How Another Agency Reviews Its Performance in Failures

A vital leadership skill for persons and organizations is the ability to learn from mistakes. Ignoring failures can lead to coverups and ultimately the loss of personal integrity and institutional purpose.

At the March NCUA board meeting, all three members, including Chairman Harper, publicly supported a “look back” to understand the Corporate crisis and lessons that might be gained. This could be an invaluable effort if truly open, independent and expert.

Last week NCUA conserved Edinburg Teachers CU with a net worth over 20%, without explanation. If the problems are not quantitative (financial) but qualitative (internal fraud, governance failures) is this a situation examiners should have discovered?

Self-examination is difficult in the best of circumstances. In some respects, it is contrary to the ethos of a regulatory enterprise which itself is charged with ensuring proper conduct. To admit its own processes and judgments may be less than satisfactory, could harm the agency’s reputation. Better to stonewall and let bygones be gone.

Look Backs at An Agency

The FDIC’s success in assuring the public that insured deposits are indeed safe does not rest on its fund balance. The FDIC resources are far less than 1% of the banking assets it insures. Rather it depends on public confidence in the FDIC’s ability to resolve problems-whether caused by circumstances within insured banks or from its own supervisory shortcomings.

One key to this continuous improvement process is FDIC’s public analysis of failed banks.

The most recent was posted on Friday, March 26, the Failed Bank Review, Almena State Bank, Almena, Kansas.

The 5-page report on the October 2020 closure of Almena State bank shows a loss of $18 million or 27% of the bank’s $69 million total assets.

The IG’s review is to determine “whether the subject bank failure warrants an In-Depth Review.”

This initial assessment analyzes “key documents related to the bank’s failure, including the Division of Risk Management Supervision’s (RMS) Supervisory History, the Division of Resolutions and Receiverships’ (DRR) Failing Bank Case, and examination and visitation reports dated 2016, 2017, 2018, 2019 and 2020.4

The Analysis

Report sections include Causes of Failure and listings of all FDIC supervisory contacts.
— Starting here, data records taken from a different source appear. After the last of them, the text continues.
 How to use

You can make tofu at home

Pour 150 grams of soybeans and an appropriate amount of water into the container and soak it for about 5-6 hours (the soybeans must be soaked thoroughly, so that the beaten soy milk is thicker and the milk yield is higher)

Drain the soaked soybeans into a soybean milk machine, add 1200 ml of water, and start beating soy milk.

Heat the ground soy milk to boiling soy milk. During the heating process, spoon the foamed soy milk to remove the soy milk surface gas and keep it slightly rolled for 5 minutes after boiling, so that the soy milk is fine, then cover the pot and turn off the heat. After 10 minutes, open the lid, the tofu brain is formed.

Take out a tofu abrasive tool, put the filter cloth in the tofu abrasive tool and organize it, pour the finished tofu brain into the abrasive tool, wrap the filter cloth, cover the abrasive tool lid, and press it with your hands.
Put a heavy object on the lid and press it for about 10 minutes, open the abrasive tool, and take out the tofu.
The review process includes multiple considerations:

“The OIG considers four factors to determine whether unusual circumstances warrant further review. These include: (1) the magnitude and significance of the loss to the DIF in relation to the total assets of the failed institution; (2) the extent to which the FDIC’s supervision identified and effectively addressed the issues that led to the bank’s failure or the loss to the DIF; (3) indicators of fraudulent activity that significantly contributed to the loss to the DIF; and (4) other relevant conditions or circumstances that significantly contributed to the bank’s failure or the loss to the DIF.”
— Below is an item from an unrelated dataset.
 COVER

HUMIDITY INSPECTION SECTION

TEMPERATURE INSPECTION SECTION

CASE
The factor most relevant for credit unions is (2), cases where “the OIG identifies significant programmatic weaknesses in the FDIC’s supervision, to determine if there is a need for follow-up work and the appropriate course of action.”
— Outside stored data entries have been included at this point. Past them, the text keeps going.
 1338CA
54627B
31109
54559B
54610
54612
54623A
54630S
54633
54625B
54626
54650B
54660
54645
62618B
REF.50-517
In the Almena case “we found that the FDIC’s supervision identified and effectively addressed the issues that led to the bank’s failure and the loss to the DIF.

What NCUA Can Learn

As valuable as an analysis of the corporate resolution efforts will be, there are more immediate lessons NCUA might draw from FDIC’s ongoing “after-action reports.” Improvements include:

  1. Publish full details in all reports, including exam contacts. If critical facts are kept from the public, it is the same as if no assessment was done.
  2. Set up an independent process. NCUA’s OIG is dependent on the agency and personnel whose actions it is supposed to review.
  3. Include exam and supervision findings in the report (factor 2 above)- what went right and what mistakes occurred?  For example, NCUA’s IG review of Chairman McWatters’ travel expenses and his verbal explanations had more facts than the agency provided in its loss review of CBS Employees FCU. That loss exceeded $40 million, according to one newspaper article, and extended over decades of NCUA examinations.
  4. Evaluate how reviews and audits are done. NCUA OIG contracts much of its work to outside auditors. This process, while seemingly objective, is rarely expert and relies on the cooperation of those whose responsibilities are being assessed.
  5. Be timely in reporting. Late, after the fact analysis, may not change  current performance. Conservatorships often do not return control to members but are quietly ended in private sales. Meantime all members and the public are in the dark.

Maintaining public confidence requires leaders who acknowledge mistakes. Credit unions pay the bills for regulatory short comings. Today it is too easy to expense away failures and avoid public questions. In the end, this will only lead to further errors, misjudgments and greater losses.

Board leadership is required if  NCUA self-assessment is to be an agency priority. This can also be a chance to identify staff with the capability for this institutional self-examination.